┏━━

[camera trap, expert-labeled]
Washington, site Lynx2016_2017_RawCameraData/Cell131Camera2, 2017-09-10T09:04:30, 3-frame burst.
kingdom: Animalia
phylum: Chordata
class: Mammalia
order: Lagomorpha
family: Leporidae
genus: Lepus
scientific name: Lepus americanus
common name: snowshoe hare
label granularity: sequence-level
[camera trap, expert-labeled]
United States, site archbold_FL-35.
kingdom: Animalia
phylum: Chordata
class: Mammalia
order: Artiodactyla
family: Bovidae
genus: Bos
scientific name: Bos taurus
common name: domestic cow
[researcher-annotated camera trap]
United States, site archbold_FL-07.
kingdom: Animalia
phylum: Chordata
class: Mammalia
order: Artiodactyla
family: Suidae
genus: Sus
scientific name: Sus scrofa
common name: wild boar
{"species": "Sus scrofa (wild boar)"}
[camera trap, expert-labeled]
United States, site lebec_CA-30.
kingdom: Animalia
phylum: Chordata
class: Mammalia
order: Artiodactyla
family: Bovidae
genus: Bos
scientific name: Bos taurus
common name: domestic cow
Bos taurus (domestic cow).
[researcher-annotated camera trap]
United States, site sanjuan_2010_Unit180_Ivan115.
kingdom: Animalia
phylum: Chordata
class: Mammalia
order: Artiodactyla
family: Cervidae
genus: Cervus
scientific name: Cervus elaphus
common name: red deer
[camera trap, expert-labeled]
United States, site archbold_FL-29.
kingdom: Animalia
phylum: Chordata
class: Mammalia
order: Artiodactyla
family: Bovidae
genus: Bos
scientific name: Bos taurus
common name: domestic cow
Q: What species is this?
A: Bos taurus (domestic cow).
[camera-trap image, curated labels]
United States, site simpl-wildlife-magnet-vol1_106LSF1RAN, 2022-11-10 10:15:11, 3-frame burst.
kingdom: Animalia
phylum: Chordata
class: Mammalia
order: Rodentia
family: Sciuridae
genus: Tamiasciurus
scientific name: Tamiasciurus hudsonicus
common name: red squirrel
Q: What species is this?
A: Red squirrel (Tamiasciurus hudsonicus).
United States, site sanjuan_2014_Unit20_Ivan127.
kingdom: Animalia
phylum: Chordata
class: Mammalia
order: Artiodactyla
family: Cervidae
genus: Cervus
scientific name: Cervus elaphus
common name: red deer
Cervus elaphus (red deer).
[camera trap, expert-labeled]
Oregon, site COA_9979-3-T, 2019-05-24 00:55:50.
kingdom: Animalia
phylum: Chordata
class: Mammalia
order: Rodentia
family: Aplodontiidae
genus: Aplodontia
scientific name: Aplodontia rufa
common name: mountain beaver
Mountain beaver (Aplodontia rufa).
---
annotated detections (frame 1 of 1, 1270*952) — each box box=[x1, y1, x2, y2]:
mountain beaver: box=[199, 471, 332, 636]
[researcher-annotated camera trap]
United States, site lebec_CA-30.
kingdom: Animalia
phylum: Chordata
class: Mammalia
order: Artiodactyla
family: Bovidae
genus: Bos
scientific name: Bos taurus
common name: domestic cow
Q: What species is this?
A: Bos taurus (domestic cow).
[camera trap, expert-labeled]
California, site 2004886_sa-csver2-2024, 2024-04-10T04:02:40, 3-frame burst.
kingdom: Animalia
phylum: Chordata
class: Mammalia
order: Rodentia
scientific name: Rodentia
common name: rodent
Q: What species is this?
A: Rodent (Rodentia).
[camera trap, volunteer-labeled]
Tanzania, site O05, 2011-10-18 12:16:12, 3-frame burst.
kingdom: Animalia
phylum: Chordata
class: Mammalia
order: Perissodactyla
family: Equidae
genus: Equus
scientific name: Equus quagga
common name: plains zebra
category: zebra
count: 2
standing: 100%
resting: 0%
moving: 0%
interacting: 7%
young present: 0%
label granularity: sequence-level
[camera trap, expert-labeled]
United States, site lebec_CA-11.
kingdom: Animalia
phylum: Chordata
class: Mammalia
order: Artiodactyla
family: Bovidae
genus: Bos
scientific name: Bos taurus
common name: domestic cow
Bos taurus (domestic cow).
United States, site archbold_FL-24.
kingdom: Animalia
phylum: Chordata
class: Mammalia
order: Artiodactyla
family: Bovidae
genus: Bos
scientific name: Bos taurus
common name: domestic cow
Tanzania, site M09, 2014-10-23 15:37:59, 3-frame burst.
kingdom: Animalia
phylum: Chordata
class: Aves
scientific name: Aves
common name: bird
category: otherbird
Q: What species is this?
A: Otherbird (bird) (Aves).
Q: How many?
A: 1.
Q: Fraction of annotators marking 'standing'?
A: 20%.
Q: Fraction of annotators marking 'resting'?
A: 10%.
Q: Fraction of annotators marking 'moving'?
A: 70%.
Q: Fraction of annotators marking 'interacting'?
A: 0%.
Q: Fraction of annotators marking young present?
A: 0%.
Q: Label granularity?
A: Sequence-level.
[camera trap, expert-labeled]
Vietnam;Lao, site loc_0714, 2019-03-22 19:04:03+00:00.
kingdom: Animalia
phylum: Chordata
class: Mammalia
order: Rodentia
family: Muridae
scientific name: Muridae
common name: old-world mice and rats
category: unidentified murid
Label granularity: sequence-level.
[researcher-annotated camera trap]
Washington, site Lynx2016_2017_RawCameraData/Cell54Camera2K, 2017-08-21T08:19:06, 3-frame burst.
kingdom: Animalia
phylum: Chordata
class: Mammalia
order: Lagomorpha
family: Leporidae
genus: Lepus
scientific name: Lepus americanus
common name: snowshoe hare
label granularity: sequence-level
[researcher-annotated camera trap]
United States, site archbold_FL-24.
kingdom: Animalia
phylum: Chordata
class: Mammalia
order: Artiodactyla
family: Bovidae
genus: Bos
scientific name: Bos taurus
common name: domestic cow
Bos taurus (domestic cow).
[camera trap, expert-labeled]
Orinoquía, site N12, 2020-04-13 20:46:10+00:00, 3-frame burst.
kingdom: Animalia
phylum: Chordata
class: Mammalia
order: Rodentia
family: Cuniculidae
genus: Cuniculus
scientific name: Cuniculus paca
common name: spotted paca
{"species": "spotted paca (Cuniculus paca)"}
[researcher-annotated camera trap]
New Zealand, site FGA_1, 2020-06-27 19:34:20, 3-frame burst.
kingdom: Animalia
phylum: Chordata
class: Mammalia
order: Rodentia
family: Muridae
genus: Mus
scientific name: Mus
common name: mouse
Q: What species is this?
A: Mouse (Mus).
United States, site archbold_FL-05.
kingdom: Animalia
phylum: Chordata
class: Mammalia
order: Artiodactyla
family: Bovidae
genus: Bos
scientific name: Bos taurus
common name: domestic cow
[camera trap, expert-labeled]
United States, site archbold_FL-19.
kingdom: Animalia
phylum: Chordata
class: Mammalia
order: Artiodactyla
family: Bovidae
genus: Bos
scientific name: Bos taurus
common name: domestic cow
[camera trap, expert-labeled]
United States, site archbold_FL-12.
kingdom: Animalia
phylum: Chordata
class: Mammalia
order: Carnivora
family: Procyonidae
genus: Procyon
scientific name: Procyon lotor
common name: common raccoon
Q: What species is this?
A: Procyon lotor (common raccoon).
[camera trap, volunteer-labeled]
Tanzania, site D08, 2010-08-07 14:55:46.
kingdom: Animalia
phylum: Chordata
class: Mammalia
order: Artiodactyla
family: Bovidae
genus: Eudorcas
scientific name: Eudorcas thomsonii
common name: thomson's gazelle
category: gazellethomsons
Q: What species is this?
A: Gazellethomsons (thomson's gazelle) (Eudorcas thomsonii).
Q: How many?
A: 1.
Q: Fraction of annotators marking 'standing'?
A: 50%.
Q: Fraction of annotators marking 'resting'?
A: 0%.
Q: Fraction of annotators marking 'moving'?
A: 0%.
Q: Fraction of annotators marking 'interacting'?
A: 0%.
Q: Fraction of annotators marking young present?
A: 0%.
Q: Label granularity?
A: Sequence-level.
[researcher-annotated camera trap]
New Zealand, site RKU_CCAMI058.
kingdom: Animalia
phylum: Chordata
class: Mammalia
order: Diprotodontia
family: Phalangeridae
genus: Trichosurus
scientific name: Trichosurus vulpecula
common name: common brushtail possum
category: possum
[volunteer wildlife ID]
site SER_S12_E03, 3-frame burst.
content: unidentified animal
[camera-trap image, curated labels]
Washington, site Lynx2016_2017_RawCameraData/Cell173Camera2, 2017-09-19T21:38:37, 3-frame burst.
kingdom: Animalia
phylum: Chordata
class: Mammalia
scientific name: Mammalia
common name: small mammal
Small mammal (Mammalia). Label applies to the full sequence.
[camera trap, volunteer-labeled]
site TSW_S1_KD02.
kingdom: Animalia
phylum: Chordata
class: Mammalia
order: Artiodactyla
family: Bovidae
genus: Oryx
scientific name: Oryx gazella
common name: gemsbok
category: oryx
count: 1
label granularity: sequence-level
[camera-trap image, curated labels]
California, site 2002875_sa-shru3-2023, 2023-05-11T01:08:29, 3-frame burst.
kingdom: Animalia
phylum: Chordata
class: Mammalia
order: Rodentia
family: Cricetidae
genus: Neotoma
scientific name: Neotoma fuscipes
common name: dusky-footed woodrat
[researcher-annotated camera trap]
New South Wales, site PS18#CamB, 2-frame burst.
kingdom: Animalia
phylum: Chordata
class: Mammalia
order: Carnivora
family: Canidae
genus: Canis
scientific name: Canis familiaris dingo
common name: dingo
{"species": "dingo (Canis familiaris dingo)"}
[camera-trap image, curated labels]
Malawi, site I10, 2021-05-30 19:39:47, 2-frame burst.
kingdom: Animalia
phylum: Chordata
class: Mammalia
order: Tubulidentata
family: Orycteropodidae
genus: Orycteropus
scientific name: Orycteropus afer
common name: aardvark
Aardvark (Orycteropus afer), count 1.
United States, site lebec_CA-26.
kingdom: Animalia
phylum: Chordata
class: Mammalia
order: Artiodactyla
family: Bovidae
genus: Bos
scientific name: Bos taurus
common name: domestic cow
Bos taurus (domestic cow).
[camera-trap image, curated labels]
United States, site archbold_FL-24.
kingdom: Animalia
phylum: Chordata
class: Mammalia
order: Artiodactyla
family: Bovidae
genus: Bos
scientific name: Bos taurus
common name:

┗━━

_DIRECTIONS:_ Your task is to quote the lines above, beginning with the first and ending with the one that holds "common name: wild boar".

_YOUR SOLUTION:_
[camera trap, expert-labeled]
Washington, site Lynx2016_2017_RawCameraData/Cell131Camera2, 2017-09-10T09:04:30, 3-frame burst.
kingdom: Animalia
phylum: Chordata
class: Mammalia
order: Lagomorpha
family: Leporidae
genus: Lepus
scientific name: Lepus americanus
common name: snowshoe hare
label granularity: sequence-level
[camera trap, expert-labeled]
United States, site archbold_FL-35.
kingdom: Animalia
phylum: Chordata
class: Mammalia
order: Artiodactyla
family: Bovidae
genus: Bos
scientific name: Bos taurus
common name: domestic cow
[researcher-annotated camera trap]
United States, site archbold_FL-07.
kingdom: Animalia
phylum: Chordata
class: Mammalia
order: Artiodactyla
family: Suidae
genus: Sus
scientific name: Sus scrofa
common name: wild boar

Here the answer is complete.